Please be advised of the following:

 

 

the voting person shall have the right to select only one voting option except when voting is effected pursuant to the instructions of persons which acquired the shares after the record date for the EGM, or pursuant to the instructions of holders of ADSs of VimpelCom;

 

 

if the voting ballot contains more than one voting option, then the fields for indication of the number of votes cast for each voting option, shall show the number of votes cast for a particular option, and the note shall be made that the voting is effected pursuant to the instructions from the buyers of shares which were transferred after the record date for the EGM, and/or pursuant to the instructions of holders of ADSs of VimpelCom;

 

 

the person voting on the basis of a power of attorney in respect of the shares which were transferred after the record date for the EGM, shall fill out the field for the number of votes opposite the selected voting option, with the number of votes cast for this particular option, and shall make a note that voting is effected on the basis of a power of attorney issued in respect of the shares transferred after the record date for the EGM; and

 

 

if not all the shares have been transferred after the record date for the EGM, the voting person shall fill out the field for the number of votes opposite the selected voting option, with the number of votes cast for this particular option, and shall make a note that part of the shares was transferred after the record date for the EGM. If in respect of the shares transferred after the record date for the EGM, the acquirers of such shares provided their voting instructions, which match the selected voting option, then such votes shall be summed up.

Please refer to the enclosed materials for a more detailed explanation of the items you have been requested below to vote on.

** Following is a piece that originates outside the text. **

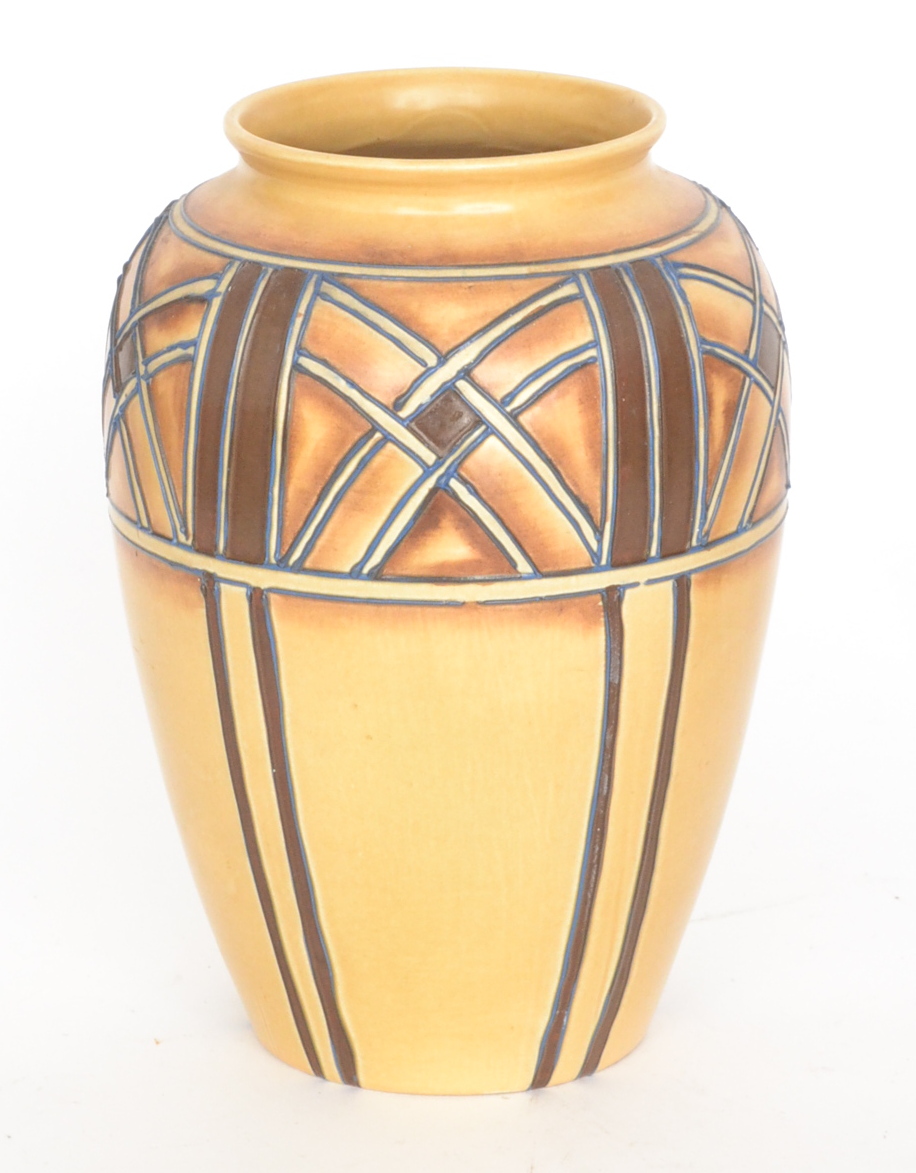 A 1930`s Royal Cauldron vase of tapering form decorated by Edith Gater with tubelined panel motifs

Item 1. Allocation of profits and losses resulting from operations during the nine months ending on September 30, 2009, including adoption of the decision on payment of dividends to holders of common registered shares, and payment of dividends to holders of preferred registered shares of type “A” based on the results of the nine months ending on September 30, 2009

Text of the Proposed Decision: “To pay in cash dividends to holders of common registered shares based on operating results for the nine months ending on September 30, 2009 in the amount of 190.13 rubles per common share (for a total of 9,750,060,712.86 rubles for all common registered shares in the aggregate) within 60 days from the date of the adoption of this decision; and to pay in cash dividends to holders of preferred registered shares of type “A” based on operating results for the nine months ending on September 30, 2009 in the amount of 0.075 kopeck per preferred share within 60 days from the date of the adoption of this decision; and to invest the remaining profits resulting from operating results for the nine months ending on September 30, 2009 (after payment of dividends) into the business.”

 

Vote:  

For

 

Against

 

Abstained

     

 

Signature of the Shareholder:  

 

Date:  

 

This original ballot must be signed and dated by the Shareholder.